● **Bacaan**:
↓↓↓
1. Buka konten
  2. Buka menu utama
  3. Buka situs DW lainnya

Pertemuan Olmert-Abbas Tidak Bawa Harapan

6 Agustus 2008

Walau Israel campur tangan dalam konflik intern Palestina antara Hamas dan Fatah, tetapi semua front di Timur Tengah tetap bersikap keras. Pertemuan yang direncanakan antara Olmert dan Abbas juga tidak membawa harapan.

https://p.dw.com/p/ErUj
tentara Israel membawa pengungsi Palestina asal Jalur Gaza ke Tepi Barat YordanFoto: AP

Apa yang disaksikan minggu ini sulit dipercaya. Tentara Israel mengantarkan pengungsi Palestina dari Jalur Gaza ke Tepi Barat Yordan, sebagai aksi menyelamatkan para anggota gerakan Fatah. Mereka melarikan diri dari kekerasan Hamas ke Israel, dimana mereka dilucuti pakaiannya, digeledah dan kemudian dideportasi. Hashesh, seorang tokoh gerakan Fatah dari Presiden Mahmud Abbas, menyampaikan terima kasih lewat radio Israel:

"Dalam hal ini kami bekerja sama dengan Israel. Dalam kesempatan ini saya ingin menyampaikan terima kasih kepada Israel atas bantuan mengangkut mereka dan pelayanan bagi mereka yang cedera di rumah-rumah sakit. Terima kasih atas kerja sama dengan instansi Palestina."
↑↑↑
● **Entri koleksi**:
↓↓↓
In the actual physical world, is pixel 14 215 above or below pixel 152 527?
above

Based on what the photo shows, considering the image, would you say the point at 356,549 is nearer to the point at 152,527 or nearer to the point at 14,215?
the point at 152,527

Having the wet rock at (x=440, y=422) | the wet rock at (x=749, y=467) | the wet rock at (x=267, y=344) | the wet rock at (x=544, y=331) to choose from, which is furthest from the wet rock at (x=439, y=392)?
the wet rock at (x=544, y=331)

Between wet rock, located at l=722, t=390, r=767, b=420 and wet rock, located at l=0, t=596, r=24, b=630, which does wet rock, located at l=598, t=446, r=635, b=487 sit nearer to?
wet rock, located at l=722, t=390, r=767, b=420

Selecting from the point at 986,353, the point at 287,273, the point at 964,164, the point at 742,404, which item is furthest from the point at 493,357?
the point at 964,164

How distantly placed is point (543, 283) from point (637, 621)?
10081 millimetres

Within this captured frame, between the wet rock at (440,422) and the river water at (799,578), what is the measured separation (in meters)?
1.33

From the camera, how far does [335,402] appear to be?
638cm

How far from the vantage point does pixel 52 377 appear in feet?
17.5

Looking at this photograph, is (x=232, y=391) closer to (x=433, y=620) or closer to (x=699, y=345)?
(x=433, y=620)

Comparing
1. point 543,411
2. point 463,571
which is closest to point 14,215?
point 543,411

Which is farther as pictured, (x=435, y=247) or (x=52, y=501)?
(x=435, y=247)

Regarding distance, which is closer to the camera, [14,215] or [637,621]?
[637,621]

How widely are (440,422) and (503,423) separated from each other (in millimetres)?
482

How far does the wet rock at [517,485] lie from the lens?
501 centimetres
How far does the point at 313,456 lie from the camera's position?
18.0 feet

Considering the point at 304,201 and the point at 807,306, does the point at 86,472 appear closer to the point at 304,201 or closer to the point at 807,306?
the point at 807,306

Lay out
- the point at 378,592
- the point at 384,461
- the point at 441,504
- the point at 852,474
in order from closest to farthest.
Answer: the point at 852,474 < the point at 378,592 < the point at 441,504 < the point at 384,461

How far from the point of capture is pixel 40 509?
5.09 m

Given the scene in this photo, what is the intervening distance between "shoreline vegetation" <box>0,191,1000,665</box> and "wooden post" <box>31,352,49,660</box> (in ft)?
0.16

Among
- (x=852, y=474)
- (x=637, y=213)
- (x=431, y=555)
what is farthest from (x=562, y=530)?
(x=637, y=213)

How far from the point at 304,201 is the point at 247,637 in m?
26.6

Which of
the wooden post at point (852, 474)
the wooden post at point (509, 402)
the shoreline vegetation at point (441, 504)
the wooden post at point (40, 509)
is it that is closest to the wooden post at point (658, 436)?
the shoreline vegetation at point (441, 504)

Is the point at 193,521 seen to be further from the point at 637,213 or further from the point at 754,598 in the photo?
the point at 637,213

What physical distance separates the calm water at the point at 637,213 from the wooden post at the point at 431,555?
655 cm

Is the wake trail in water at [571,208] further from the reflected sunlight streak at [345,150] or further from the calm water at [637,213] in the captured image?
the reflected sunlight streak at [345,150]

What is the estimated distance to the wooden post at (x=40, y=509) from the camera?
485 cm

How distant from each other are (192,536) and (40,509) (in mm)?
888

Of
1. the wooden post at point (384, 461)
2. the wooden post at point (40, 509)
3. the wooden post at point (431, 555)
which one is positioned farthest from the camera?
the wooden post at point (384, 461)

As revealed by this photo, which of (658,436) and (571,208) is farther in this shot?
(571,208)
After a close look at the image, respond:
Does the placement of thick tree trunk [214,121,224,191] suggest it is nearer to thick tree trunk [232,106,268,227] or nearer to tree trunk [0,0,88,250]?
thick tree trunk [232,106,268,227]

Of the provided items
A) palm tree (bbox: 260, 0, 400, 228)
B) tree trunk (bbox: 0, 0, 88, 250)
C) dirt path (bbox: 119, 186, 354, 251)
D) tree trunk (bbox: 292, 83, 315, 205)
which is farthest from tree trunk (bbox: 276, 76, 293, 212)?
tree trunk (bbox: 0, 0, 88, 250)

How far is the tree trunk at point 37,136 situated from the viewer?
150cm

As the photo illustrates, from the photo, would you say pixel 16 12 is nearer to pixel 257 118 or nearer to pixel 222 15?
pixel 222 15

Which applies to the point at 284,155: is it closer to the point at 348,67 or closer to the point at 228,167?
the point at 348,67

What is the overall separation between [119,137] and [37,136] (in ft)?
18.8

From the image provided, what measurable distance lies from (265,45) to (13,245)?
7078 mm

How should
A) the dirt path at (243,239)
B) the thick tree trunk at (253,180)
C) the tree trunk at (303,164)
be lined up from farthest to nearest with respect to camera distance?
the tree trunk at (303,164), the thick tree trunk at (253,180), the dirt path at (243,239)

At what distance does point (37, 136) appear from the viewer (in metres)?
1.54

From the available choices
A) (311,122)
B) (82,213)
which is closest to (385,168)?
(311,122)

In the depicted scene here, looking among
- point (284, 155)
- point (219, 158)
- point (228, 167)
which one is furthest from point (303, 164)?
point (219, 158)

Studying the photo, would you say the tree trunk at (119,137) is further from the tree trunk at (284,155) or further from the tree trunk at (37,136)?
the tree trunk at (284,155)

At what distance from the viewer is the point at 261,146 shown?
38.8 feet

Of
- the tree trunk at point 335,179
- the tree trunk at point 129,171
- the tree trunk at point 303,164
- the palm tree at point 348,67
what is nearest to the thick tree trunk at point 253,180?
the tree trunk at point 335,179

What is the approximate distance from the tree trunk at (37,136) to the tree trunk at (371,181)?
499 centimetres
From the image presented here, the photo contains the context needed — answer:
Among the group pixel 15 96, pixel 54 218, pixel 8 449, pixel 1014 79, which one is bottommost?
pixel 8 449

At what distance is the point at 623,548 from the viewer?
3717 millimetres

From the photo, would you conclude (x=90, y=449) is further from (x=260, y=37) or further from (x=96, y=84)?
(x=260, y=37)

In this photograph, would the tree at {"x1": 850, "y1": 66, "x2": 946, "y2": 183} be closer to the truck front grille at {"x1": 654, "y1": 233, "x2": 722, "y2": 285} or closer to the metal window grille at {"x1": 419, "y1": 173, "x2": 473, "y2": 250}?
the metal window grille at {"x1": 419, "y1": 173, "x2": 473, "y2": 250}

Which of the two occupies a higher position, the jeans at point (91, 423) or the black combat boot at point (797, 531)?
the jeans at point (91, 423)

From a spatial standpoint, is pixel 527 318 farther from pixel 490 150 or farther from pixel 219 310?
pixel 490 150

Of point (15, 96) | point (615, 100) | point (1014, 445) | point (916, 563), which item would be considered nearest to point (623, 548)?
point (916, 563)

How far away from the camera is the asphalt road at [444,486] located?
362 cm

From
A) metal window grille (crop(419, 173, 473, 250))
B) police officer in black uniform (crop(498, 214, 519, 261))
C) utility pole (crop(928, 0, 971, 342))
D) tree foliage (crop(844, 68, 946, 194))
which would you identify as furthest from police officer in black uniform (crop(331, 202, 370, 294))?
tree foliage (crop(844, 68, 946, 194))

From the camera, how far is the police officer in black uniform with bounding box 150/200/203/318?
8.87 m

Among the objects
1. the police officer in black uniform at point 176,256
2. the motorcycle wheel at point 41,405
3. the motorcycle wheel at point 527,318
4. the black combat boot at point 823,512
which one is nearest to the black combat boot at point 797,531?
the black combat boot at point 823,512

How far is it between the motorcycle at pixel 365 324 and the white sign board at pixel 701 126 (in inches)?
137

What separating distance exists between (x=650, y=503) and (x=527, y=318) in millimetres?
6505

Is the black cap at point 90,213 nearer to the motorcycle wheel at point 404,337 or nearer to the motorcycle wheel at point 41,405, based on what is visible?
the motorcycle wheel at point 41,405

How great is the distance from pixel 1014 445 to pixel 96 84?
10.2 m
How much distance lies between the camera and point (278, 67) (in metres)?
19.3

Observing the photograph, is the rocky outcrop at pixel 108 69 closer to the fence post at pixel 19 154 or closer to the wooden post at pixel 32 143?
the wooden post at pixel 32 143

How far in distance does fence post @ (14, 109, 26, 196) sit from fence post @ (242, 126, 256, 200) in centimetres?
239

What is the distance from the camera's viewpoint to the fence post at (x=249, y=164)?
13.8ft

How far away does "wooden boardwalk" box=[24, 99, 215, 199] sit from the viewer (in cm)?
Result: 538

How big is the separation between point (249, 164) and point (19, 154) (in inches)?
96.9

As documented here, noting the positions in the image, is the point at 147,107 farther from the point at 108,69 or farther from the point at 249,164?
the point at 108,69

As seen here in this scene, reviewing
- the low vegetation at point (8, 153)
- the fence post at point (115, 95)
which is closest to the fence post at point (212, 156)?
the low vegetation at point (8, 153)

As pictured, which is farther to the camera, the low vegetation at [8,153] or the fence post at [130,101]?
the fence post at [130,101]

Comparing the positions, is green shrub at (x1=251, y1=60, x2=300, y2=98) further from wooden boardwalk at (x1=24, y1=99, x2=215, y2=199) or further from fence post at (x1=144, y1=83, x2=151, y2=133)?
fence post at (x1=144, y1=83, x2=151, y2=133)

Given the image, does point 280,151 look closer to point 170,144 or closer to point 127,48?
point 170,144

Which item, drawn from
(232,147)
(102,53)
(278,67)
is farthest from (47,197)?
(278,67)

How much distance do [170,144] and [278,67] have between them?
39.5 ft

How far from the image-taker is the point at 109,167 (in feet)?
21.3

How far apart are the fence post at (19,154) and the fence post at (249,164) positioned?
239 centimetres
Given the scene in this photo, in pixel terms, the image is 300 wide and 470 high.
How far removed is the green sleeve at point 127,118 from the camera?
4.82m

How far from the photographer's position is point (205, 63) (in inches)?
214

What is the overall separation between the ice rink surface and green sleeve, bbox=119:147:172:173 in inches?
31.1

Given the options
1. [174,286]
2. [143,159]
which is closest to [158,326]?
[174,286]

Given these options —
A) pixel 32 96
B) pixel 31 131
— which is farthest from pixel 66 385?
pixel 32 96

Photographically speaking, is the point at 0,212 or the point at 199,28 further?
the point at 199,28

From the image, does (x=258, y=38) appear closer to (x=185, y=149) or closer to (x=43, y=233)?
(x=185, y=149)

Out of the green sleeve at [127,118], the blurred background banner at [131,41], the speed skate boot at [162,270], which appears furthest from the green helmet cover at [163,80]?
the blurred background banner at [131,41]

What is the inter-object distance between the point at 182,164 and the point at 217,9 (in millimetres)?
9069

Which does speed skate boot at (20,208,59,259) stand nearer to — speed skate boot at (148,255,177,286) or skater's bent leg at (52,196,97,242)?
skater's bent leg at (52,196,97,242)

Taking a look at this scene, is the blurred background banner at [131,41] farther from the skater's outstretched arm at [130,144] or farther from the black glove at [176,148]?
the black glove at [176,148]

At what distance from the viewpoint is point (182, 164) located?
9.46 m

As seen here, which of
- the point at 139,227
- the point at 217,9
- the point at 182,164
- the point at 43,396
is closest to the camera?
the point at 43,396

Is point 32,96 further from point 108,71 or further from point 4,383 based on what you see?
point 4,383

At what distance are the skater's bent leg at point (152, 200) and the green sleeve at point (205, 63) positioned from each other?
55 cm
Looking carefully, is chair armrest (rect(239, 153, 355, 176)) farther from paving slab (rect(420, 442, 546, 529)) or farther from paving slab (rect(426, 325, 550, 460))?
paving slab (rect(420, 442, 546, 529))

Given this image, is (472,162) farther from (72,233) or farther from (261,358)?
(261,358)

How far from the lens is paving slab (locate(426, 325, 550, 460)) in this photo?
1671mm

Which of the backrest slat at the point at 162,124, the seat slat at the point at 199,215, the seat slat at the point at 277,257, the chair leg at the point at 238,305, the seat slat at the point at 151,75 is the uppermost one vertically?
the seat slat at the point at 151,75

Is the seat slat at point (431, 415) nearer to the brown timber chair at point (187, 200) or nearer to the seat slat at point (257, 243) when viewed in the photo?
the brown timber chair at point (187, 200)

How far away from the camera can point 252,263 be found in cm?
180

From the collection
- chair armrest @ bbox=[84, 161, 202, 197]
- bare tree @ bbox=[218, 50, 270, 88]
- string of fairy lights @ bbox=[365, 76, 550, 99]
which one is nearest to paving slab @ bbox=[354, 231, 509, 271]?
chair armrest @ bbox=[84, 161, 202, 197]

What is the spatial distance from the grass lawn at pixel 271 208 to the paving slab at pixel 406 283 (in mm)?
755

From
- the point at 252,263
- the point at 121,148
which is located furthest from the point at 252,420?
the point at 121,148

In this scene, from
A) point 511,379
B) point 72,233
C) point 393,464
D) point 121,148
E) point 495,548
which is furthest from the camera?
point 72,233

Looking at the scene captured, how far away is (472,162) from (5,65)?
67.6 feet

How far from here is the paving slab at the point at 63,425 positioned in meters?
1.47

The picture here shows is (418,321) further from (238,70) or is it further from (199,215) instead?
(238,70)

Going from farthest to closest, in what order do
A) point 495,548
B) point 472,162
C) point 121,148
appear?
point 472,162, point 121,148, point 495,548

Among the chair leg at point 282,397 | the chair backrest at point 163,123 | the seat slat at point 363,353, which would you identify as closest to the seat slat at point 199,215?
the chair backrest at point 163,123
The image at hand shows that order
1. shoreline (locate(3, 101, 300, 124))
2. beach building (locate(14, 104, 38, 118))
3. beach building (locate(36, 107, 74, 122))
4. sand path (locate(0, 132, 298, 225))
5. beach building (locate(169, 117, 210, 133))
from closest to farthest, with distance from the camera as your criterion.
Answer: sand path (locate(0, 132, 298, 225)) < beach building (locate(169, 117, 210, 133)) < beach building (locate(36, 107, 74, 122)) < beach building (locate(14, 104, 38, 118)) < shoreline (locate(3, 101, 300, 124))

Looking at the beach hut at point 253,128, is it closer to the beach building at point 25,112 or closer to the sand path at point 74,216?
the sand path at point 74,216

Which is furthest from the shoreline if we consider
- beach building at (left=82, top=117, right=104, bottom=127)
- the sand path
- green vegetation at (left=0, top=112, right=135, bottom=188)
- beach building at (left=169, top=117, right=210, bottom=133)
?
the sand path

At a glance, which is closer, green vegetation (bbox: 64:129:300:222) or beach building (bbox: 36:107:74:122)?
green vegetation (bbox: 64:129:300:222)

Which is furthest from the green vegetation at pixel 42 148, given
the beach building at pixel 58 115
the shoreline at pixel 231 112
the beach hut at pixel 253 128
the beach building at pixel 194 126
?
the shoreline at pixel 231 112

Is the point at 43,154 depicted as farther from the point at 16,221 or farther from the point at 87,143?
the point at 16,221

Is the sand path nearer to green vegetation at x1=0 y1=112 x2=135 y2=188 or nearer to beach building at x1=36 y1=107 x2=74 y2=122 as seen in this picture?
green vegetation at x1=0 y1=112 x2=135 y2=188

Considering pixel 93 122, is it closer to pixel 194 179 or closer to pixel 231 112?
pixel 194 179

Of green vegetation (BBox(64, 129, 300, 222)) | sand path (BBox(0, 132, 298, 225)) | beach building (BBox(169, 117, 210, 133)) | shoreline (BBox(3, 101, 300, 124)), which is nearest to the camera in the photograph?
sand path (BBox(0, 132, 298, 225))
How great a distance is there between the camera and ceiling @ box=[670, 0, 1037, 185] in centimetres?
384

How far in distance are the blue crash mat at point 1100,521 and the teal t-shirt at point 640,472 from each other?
↑↑↑
● **Tujuan**:
Tuliskan kembali tanpa perubahan bagian bacaan tentang pertemuan Olmert dan Abbas yang dibuka dengan kata-kata "Walau Israel campur" dan ditutup dengan "tidak membawa harapan.".

● **Jawaban Tertulis**:
Walau Israel campur tangan dalam konflik intern Palestina antara Hamas dan Fatah, tetapi semua front di Timur Tengah tetap bersikap keras. Pertemuan yang direncanakan antara Olmert dan Abbas juga tidak membawa harapan.